Cet important cadeau va une fois de plus profiter au grand patronat industriel, que le gouvernement cherche ardemment à rassurer en multipliant les cadeaux dans ce sens. Cette baisse des impôts de production pour janvier 2021 va prendre plusieurs formes dont un allègement important de la taxe foncière et la division par deux du montant de la CVAE (Cotisation sur la valeur ajoutée des entreprises). Or ce dernier impôt ne concerne que les entreprises qui ont un chiffre d’affaire supérieure à 500 000 euros. Une fois de plus le gouvernement choisit de privilégier le grand patronat et laisse sur le banc de touche les Petites et Moyennes Entreprises (PME) qui sont pourtant durement touchées par la crise.

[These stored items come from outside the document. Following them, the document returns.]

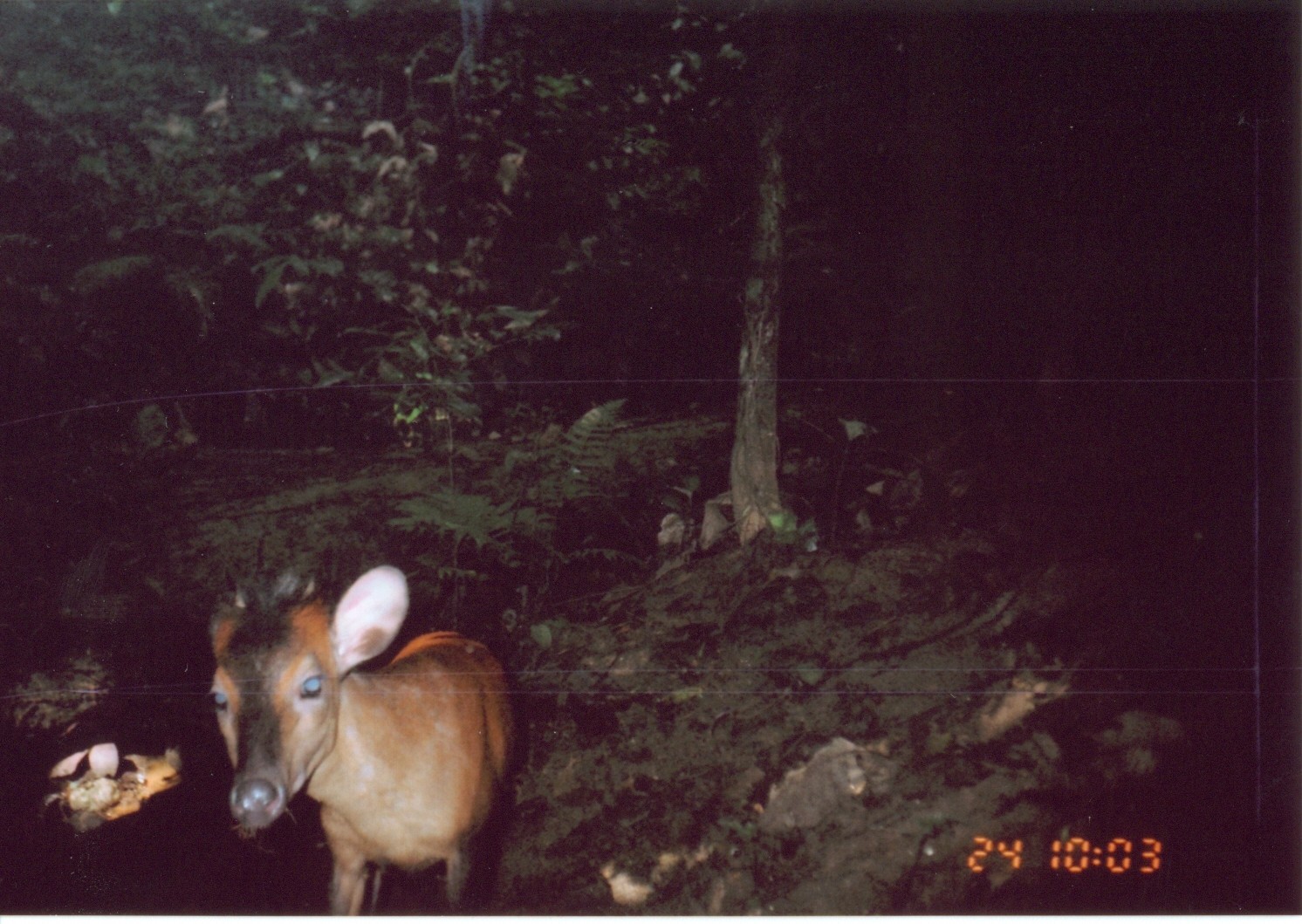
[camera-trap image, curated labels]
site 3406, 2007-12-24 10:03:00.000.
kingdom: Animalia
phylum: Chordata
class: Mammalia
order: Artiodactyla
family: Bovidae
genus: Cephalophus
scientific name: Cephalophus harveyi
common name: harvey's duiker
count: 1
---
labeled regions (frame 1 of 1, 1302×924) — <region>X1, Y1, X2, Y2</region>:
cephalophus harveyi: <region>161, 564, 519, 916</region>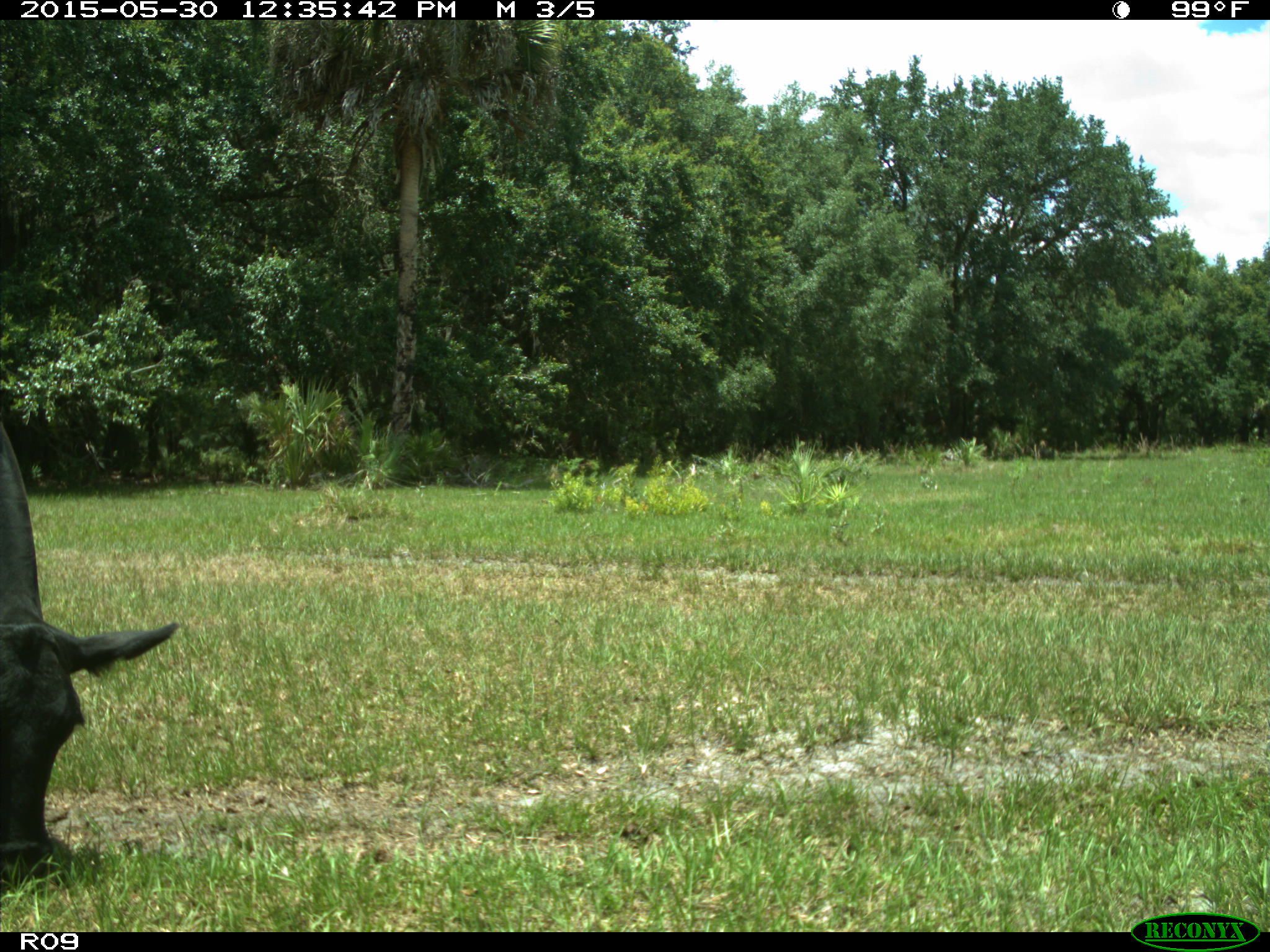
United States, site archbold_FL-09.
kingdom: Animalia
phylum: Chordata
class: Mammalia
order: Artiodactyla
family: Bovidae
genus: Bos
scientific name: Bos taurus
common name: domestic cow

Ce cadeau qui va profiter aux grosses entreprises n’est pas anodin. A la différence des prêts garantis, il a vocation à être pérennisé et à donner des gages dans la durée au patronat, tout en répondant à une de leur demande de longe date. Il s’agit en effet de doper la compétitivité des entreprises françaises, et de les relocaliser sur le marché en s’en prenant aux impôts du grand patronat. Il expliquait ainsi qu’il s’agit d’en finir avec ce qu’il nomme une «  fiscalité objectivement et comparativement punitive pour notre industrie ».

Il a ensuite ajouté : «  Nous continuerons à baisser l’impôt sur les sociétés ainsi que s’y est engagé le président de la république. C’est une autre illustration de notre engagement absolu et plus général de n’augmenter aucun impôt de maintenir les baisses déjà engagées et en somme d’assurer la stabilité des règles du jeu  ». Mais derrière la « stabilité des règles du jeu  » on peut surtout voir la volonté du gouvernement de permettre au patronat de garder intact leurs profits et leurs dividendes. Le gouvernement insiste sur la volonté de réduire les impôts patronaux mais ne parle pas du financement de cette baisse qui va engendrer une augmentation de la dette publique. Et quand il s’agit de rembourser la dette, le gouvernement est très prompt à demander des efforts aux travailleurs et à mettre en place des plans d’austérité pour payer la facture.